Document text:
- - -

Saturday, November 17, 2012

The Flat – A Film Review



Just saw a four-star, maybe five-star movie I want to share with you.

The Flat is an Israeli documentary film by Arnon Goldfinger.  It has been making a big splash in Israel, where it can also be seen in a stage version, since it first came out in September 2011.  And it has done well in Germany since it came out in June of this year.  It is only now reaching a broad American audience.

When Arnon Goldfinger’s grandmother, Gerda Tuchler, died at age 98 in Tel Aviv and her family gathered to clear out the apartment where she and her husband Kurt had lived for 70 years since escaping the Nazis in 1933, they uncovered evidence that Arnon’s grandparents had had a life-long close relationship with a Nazi couple.  And not just any Nazi couple, but with the man who was Adolph Eichmann’s predecessor and one-time boss, Leopold von Mildenstein.  And by long-term, I mean that they picked up this relationship after the war, despite the fact that one of the Tuchlers’ own parents was murdered in a concentration camp.

The two couples met when Kurt Tuchler, working for the German Zionist organization,  contacted von Mildenstein in the early 30s because von Mildenstein, a Second Lieutenant in the SS, was then in charge of Jewish Affairs and was known to be interested in the Zionist project.  Von Mildenstein wanted to know more about Palestine and asked Tuchler to accompany him to Palestine as his guide.  The two men took their wives with them, and the couples began a friendship that lasted, apparently, to the end of their lives.

Although the film is in documentary format, it plays like a thriller.  There are three main characters.  Arnon, a third-generation Israeli with a fearless curiosity about his family’s past; his mother, Hannah, committed to the core to living in the present and keeping the past out of sight and out of mind; and Edda von Mildenstein, the daughter of the Nazis who were Arnon's grandparents' friends.

The Flat is an intensely engrossing story which lays out, in full display, the worldviews of three generations directly affected by the Holocaust.  In the first generation are Kurt and Gerda Tuchler, German Jews who find their identity pulled out from under them and their nation captured by forces intent on destroying them, and the von Mildensteins, a couple whose story is not fully revealed at first, but comes alive through Arnon’s dogged research efforts.  In the second generation are the children of both couples: Arnon’s mother, Hannah, who raised her children as Israelis in Tel Aviv; and Edda von Mildenstein, who welcomes Arnon and Hannah into her home in Germany warmly and becomes, unwittingly and involuntarily, their gateway to the past.   Arnon becomes the voice and the spirit of the third generation.

- - -

Data entries:

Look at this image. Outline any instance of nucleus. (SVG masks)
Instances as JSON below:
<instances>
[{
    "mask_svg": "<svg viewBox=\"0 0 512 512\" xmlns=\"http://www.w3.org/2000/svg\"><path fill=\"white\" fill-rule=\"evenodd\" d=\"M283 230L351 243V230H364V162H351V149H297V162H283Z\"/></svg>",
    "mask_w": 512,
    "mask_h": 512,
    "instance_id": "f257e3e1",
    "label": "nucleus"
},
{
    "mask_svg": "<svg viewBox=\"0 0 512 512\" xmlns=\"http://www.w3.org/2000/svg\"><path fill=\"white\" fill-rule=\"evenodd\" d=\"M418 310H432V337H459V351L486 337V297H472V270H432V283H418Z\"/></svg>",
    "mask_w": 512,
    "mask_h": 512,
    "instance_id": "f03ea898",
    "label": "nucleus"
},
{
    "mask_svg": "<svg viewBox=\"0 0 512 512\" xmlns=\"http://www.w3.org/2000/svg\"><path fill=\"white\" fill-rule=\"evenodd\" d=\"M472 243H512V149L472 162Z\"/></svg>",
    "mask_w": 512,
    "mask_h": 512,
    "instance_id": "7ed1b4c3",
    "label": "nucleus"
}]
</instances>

- - -

What to work on:
(a) Please list every person the film review names.
(b) Copy word for word the part of the film review starting with "Although the film" and going on through "Arnon's grandparents' friends.".

Answers for the exercise:
(a)
- Arnon Goldfinger
- Gerda Tuchler
- Kurt Tuchler
- Adolph Eichmann
- Leopold von Mildenstein
- Hannah
- Edda von Mildenstein

(b)
Although the film is in documentary format, it plays like a thriller.  There are three main characters.  Arnon, a third-generation Israeli with a fearless curiosity about his family’s past; his mother, Hannah, committed to the core to living in the present and keeping the past out of sight and out of mind; and Edda von Mildenstein, the daughter of the Nazis who were Arnon's grandparents' friends.